The world has gone into meltdown over the last couple of days. No, I’m not talking about the heat, I’m talking about the new Gillette marketing campaign. You’ve probably seen it, you’ve probably liked it, you’ve probably shared it and you’ve probably commented on it. No doubt, it has been a viral sensation.
A million words have been written, a million salty bro-tears shed and a million ‘virtue-signalling’ platitudes given. Incels, MRAs and Proud Boys across the globe are throwing their Gillette in the bin and switching to Schick, while their ‘lefty snowflake’ counterparts are serving up schmaltzy drivel like ‘in the absence of moral leadership from our politicians, brands have taken up the mantle…
It’s probably worth stating that we should all take a deep breath, back up a little, let out a collective ‘sheesh’ and be mindful that Gillette is not our hero, nor our nemesis. Gillette is just a company that sells razors.
Sure, I’ve revelled in watching the online bro-sphere lose its collective shit (a guilty pleasure, I admit). But this campaign is not a social movement. It is however, a very clever marketing campaign for a company that is very good at staying out in front of the pack.

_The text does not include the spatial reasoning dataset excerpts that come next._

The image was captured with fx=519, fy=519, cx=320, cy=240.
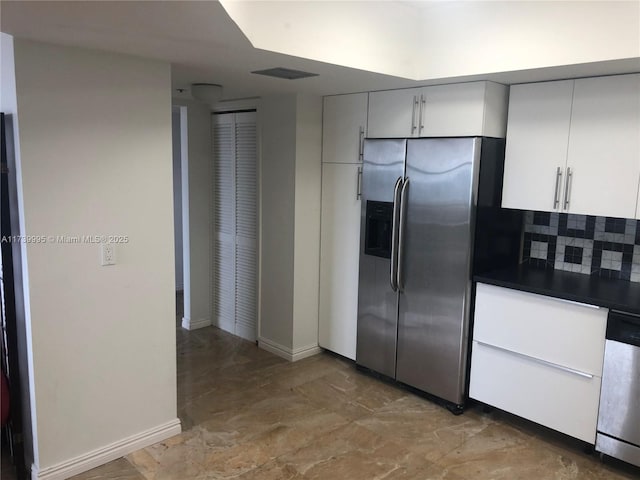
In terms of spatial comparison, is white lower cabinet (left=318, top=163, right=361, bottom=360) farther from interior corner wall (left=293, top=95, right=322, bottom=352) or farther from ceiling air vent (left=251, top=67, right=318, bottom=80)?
ceiling air vent (left=251, top=67, right=318, bottom=80)

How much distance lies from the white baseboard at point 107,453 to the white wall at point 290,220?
1366 mm

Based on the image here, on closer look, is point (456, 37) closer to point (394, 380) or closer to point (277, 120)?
point (277, 120)

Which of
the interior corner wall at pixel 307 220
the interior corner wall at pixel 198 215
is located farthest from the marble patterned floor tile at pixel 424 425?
the interior corner wall at pixel 198 215

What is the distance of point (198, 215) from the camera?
484cm

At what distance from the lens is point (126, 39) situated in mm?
2264

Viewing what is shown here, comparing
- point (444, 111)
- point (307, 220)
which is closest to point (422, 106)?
point (444, 111)

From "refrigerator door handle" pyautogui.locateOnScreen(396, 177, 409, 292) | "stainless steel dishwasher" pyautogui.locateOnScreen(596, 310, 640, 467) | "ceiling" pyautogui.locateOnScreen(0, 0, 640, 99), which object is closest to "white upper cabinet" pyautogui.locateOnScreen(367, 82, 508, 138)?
"ceiling" pyautogui.locateOnScreen(0, 0, 640, 99)

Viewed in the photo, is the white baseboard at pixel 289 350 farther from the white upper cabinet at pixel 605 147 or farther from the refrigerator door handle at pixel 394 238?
the white upper cabinet at pixel 605 147

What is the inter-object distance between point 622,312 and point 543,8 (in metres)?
1.61

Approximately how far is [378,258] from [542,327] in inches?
46.8

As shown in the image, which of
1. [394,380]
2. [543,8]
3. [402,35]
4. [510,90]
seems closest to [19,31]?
[402,35]

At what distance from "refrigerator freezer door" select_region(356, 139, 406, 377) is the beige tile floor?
284 mm

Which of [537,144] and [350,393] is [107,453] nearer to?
[350,393]

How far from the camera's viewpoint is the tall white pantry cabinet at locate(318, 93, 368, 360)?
12.7 feet
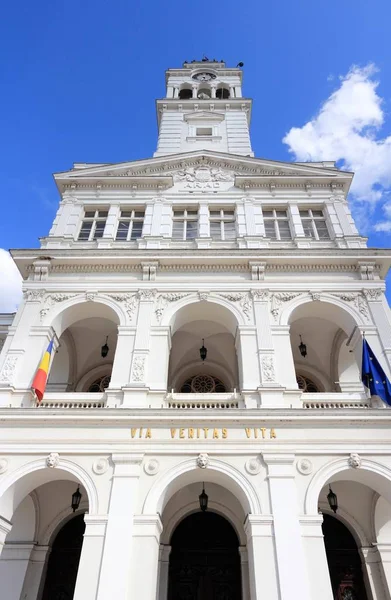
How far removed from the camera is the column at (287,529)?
1014 cm

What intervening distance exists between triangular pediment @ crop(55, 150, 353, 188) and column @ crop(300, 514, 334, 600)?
47.2ft

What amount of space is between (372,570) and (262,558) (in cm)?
500

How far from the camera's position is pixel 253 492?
11.6 meters

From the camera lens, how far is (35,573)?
1358 cm

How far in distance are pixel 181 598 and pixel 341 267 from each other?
1232cm

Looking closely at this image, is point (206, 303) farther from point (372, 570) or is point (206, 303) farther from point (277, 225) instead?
point (372, 570)

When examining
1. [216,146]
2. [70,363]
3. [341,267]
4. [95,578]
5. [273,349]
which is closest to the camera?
[95,578]

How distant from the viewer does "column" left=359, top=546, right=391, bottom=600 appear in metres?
12.9

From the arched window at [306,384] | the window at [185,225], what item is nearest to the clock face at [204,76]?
the window at [185,225]

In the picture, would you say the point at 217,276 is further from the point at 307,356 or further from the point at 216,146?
the point at 216,146

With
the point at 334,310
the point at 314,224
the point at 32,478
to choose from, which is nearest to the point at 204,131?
the point at 314,224

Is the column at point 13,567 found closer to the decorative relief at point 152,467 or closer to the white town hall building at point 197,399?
the white town hall building at point 197,399

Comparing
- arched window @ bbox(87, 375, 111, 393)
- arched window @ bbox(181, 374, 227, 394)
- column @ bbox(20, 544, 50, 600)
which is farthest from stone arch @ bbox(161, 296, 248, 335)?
column @ bbox(20, 544, 50, 600)

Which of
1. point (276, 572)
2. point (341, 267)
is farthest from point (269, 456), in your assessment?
point (341, 267)
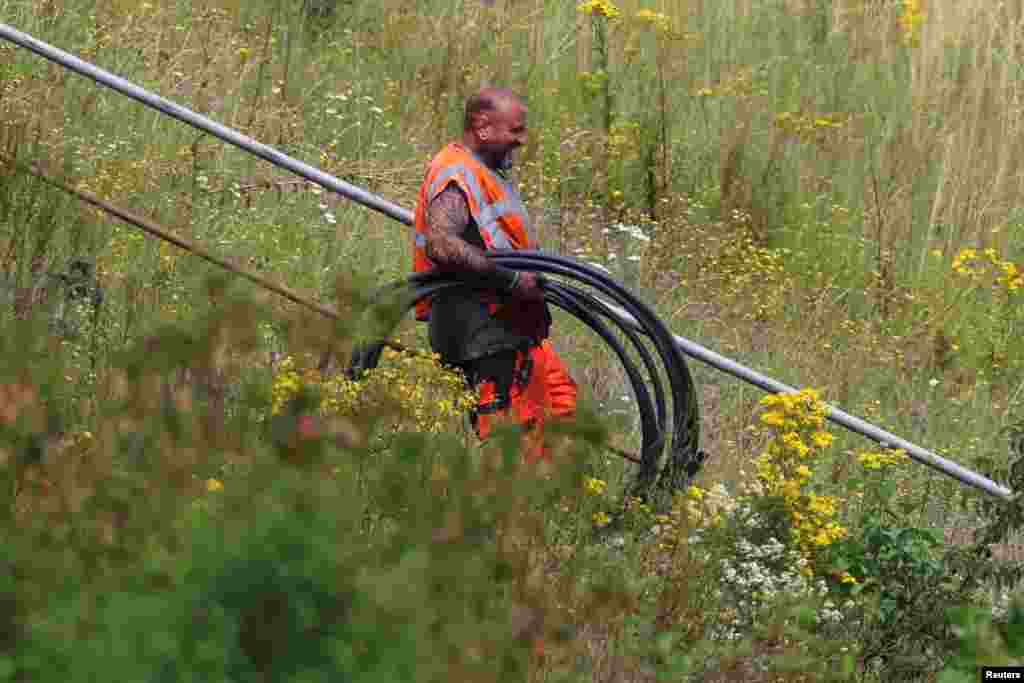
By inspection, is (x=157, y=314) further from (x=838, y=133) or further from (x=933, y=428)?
(x=838, y=133)

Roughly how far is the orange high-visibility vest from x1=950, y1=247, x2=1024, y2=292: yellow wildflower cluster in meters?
3.44

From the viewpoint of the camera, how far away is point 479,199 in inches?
252

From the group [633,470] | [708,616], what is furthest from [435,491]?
[633,470]

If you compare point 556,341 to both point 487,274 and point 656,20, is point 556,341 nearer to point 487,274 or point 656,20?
point 487,274

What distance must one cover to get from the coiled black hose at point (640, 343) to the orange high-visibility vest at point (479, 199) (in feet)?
0.48

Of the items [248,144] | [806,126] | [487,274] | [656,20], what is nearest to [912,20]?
[806,126]

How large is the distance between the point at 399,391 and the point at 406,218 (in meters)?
2.11

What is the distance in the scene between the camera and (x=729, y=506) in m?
5.35

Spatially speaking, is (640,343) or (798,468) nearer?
(798,468)

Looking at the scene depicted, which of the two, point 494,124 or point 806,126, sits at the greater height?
point 494,124

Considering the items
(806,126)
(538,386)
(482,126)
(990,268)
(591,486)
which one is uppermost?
(482,126)

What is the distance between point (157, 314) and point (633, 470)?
185 centimetres

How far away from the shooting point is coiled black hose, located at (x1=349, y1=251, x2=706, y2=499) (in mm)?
6191

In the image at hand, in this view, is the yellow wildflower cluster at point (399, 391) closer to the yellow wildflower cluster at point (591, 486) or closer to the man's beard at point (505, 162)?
the yellow wildflower cluster at point (591, 486)
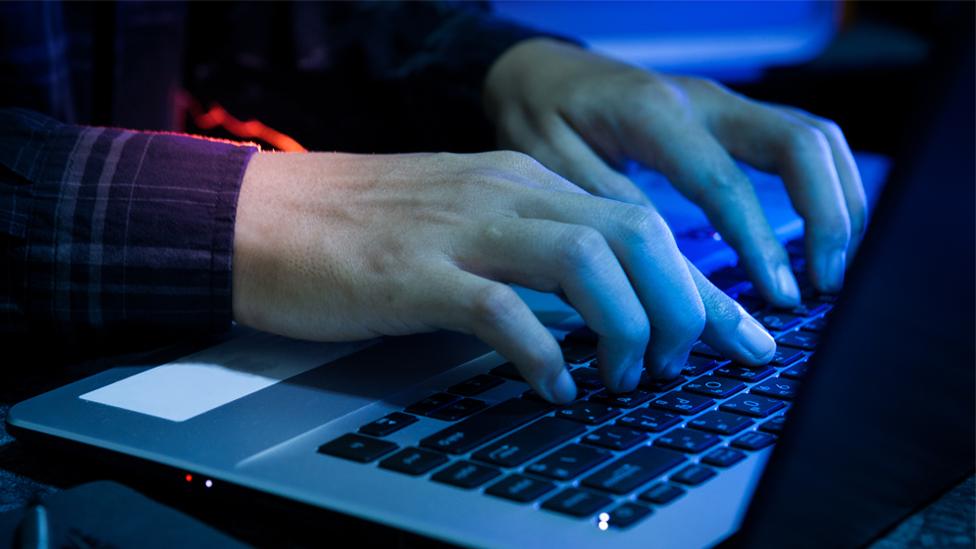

As for social movements, they can be hit and miss. They mostly flay about, sometimes rudderless and sometimes hitting their mark, but occasionally they erupt like a volcano and shift culture. And the eruption that is the #MeToo movement has blackened the skies so much so that the old model of masculinity, like the dinosaur it is, faces extinction.
For a company like Gillette, which for so long has tied itself to those traditional ideals of masculinity, the post #MeToo world has created a crisis and this campaign is its reply. But unlike those social movements that may or may not explode organically, brands – big brands, like Gillette – spend big bucks to accurately read their market and they rarely get it wrong.
I imagine the marketing gurus they employ, sitting around that big table they no doubt sit at, wondering how they can salvage the very thing that has stood them in good stead for generations. Their mission, to repackage the single sentence ‘The best a man can get.’
And there it is. When you own that sentence, you aren’t letting it go. It’s 2019 and suddenly the handsome guy, winning in the boardroom, winning on the field and winning with the girl while wearing the flash suit and driving the flash car looks like yesterday’s hero.
The best you can get is now being respectful to women, being available to your kids, being loving with your partner and being caring with your peers. The best you can get is curbing your darker self, and shaving that beard with a Gillette razor.
As a marketing strategy, it is top shelf. Regardless of the chatter it has unleashed, its job is done. Gillette has protected its brand values in a changing world by changing nothing but the aesthetic and I suspect this campaign will be studied with great enthusiasm and zeal by marketing students for decades to come.
As a piece of social commentary, it is less about changing the world and more about saving Gillette’s skin, so save your praise or scorn for others. Gillette isn’t a leader but a follower, a canary in the coalmine, signalling a shift in culture.